Middle End Lisp Translator (MELT)
This page documents the MELT branch (which I previously called Basilys) - see the paper in the 2007 GCC Summit Proceedings, Multi-stage construction of a global static analyser by Basile Starynkevitch, pages 143 - 152
The MELT branch contains several (related) stuff. Everything can be enabled or disabled at GCC configure time or at GCC run time:
- a compiler probe, which enable an advanced user to display some of the compilers internals data (but not to change them or change the GCC compiler's behavior.
- a Lisp dialect compiled into C code, with which one can code middle end passes (Currently still work in progress)
- a runtime which extends the GCC infrastructure to support the previous items, in particular a generational copying garbage collector well suited for the lisp dialect above, which is build above the existing GGC (which deals with old values).
All this work is (partly) funded by the french Ministery of Economy ... thru ITEA within the GlobalGCC project.
The MELT branch has been created on february 19th 2008 and you can get it for readonly with svn checkout svn://gcc.gnu.org/svn/gcc/branches/melt-branch/ and for read-write (assuming you have an account) with svn checkout svn+ssh://yourusername@gcc.gnu.org/svn/gcc/branches/melt-branch/ (replacing yourusername with appropriate login).
My (Basile Starynkevitch's) contributions to GCC are covered by the copyright transfer signed by CEA to FSF, reference RT306238 which I have announced here
Since all this was previously (internally) called basilys, you have a lot of names and identifiers related to basilys: the basilys.[ch] files, the *.bysl suffix This should change later.
MELT Lisp dialect
The Lisp dialect is a Lisp1 (so more a Scheme than a Common Lisp w.r.t. names and bindings) dialect able to handle both boxed and some unboxed values. You can define primitives (which get translated to C), for example the (unboxed) integer addition is already defined as (defprimitive +i (:long a b) :long "((" a ") + (" b "))") the first :long occurrence describes the types of the formal arguments a and b, the second occurrence describes the result. There is an minimal object system (single-inheritance hierarchy, rooted at CLASS_ROOT. S-exprs are objects. Values can be MELT objects, closures, vectors, lists (a linked list of pairs, with pointers to first and last pair), pairs, etc... boxed integers or boxed GCC trees or hashtables (of objects, of trees, ..) etc... Every value has a discriminant (a MELT object) which is its class for objects. Adding support for other GCC datatypes is very easy. Tail-recursion is not handled (looping should use the forever keyword, and loops are can be exited). the let keyword is like let* in Scheme (binding sequentially).
summary of motivations
The motivations are detailed in the GCC Summit 2007 papers; in a few words
- Coding passes in a LISP dialect is more fun and easier to the human developer.
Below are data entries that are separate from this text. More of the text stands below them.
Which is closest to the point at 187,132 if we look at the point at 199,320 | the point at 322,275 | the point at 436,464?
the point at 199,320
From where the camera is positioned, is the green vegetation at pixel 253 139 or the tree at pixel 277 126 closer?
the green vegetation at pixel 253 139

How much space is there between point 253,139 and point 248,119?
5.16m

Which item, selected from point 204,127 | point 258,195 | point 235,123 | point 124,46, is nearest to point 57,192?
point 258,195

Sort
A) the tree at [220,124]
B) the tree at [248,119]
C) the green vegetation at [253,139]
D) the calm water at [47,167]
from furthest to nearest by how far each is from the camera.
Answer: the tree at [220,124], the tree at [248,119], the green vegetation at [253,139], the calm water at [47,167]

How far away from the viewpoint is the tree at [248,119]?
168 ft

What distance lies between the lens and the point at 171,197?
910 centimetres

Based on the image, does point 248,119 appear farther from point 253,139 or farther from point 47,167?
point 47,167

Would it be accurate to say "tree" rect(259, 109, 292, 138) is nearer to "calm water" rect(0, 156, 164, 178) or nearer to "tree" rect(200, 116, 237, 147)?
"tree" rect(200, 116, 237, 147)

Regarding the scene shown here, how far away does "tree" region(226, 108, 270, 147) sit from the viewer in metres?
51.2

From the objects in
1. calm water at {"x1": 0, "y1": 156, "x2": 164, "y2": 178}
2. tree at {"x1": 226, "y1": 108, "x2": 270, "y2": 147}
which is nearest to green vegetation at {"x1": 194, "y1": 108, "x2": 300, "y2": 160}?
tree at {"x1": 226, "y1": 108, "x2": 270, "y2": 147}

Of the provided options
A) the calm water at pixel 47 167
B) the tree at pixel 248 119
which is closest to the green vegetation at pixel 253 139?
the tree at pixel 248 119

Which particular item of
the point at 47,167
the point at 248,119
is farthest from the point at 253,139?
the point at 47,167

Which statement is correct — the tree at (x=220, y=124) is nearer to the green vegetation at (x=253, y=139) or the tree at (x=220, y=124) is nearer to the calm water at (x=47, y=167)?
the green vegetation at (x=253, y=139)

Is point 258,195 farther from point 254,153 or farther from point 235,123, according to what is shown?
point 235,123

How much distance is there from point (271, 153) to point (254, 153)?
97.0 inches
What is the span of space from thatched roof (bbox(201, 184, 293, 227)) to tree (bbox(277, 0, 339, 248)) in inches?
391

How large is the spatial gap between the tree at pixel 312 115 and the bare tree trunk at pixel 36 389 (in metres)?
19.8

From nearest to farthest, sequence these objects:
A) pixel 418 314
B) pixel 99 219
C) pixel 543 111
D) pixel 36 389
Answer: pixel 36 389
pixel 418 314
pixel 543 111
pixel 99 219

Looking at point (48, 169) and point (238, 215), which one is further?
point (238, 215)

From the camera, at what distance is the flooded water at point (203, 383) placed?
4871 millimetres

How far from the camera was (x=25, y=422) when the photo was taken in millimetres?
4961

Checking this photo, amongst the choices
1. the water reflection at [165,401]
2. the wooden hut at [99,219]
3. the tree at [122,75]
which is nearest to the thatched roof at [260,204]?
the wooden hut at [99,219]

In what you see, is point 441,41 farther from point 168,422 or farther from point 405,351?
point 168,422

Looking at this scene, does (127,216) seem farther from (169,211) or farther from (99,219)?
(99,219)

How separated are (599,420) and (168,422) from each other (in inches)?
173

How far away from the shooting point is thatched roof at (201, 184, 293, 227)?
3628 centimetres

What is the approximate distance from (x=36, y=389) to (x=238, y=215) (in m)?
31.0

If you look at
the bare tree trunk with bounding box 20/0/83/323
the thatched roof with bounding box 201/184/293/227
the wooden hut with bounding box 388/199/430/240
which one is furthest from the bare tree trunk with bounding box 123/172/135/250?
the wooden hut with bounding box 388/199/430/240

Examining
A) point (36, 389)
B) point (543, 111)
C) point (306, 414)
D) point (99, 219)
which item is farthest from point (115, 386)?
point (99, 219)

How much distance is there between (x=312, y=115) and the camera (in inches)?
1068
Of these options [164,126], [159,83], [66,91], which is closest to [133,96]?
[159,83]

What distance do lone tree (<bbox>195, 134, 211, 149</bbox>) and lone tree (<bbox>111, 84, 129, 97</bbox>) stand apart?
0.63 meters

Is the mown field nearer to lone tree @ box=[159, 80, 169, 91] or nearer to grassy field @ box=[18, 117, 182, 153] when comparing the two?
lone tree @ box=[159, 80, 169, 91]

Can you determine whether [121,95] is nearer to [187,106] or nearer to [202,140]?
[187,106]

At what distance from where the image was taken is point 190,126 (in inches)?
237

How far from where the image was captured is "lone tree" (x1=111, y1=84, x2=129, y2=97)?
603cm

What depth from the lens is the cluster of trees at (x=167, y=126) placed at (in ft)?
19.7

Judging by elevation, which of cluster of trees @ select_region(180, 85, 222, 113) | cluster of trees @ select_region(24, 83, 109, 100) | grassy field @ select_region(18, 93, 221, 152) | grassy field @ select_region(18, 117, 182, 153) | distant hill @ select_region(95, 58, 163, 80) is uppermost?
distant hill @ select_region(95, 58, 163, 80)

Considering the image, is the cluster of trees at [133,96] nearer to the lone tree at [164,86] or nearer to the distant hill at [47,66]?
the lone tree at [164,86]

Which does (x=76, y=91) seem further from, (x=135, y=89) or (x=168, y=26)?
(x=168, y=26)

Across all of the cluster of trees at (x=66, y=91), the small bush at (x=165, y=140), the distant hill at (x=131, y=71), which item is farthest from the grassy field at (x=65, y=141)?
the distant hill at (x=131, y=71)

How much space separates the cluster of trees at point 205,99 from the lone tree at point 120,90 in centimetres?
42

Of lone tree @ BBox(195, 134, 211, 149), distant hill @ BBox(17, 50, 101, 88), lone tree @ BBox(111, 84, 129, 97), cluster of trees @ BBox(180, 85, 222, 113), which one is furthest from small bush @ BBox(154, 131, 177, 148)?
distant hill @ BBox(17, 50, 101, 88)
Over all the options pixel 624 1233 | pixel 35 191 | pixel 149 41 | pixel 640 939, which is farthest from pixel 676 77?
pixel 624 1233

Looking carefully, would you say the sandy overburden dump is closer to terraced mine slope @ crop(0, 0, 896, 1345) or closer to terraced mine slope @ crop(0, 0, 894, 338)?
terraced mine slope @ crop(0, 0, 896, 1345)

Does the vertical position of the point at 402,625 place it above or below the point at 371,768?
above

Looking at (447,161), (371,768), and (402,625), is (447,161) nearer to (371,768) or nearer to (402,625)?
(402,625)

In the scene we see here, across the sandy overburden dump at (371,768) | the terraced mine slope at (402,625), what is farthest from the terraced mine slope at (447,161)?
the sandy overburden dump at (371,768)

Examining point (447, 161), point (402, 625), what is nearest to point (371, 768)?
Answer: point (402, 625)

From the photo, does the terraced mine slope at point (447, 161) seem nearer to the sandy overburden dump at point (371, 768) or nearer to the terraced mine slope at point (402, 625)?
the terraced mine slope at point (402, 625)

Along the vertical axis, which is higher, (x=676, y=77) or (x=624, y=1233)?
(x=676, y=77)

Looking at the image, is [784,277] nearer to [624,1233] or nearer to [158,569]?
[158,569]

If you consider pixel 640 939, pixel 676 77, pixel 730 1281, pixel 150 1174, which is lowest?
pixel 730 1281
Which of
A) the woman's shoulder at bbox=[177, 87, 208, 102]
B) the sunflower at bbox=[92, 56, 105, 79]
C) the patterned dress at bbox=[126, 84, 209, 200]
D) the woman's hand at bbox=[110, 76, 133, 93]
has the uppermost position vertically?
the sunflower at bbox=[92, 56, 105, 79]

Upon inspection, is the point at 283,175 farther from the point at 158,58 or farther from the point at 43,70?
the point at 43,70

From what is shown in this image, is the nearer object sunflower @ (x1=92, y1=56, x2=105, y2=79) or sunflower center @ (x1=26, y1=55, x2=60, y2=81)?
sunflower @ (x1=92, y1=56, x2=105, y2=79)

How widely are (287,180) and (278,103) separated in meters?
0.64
- Some of these MELT passes (related to static analysis) are expected to run for a very long time. These peculiar passes are very rarely run (and only explicitly).
- It is worthwhile (and in the spirit of Lisp) to generate MELT/Lisp code during such very time consuming passes. So some passes might profit of dynamic code generation (at the meta-level) during them.
- Hence the MELT infrastructure should be able to generate some (specialized) code (as C files), to compile it into a dynamically loadable stuff (e.g. *.so shared objects on Linux/ELF; or *.la file with libtool), and to dynamically load it (all this during the same peculiar cc1 execution).
The MELT branch should generate C code during cc1 execution (the C code is translated from LISP internally) - it is important that it happens during execution of the cc1 process (because the whole idea is to be able to generate and then execute code during some very time consuming MELT passes). This C code is compiled into a dynamically loadable stuff (usually a *.so or *.dylib file, perhaps wrapped as a *.la file and .libs directory) and dynamically loaded by lt_dlopenext (see function compile_to_dyl in file gcc/basilys.c in the MELT branch).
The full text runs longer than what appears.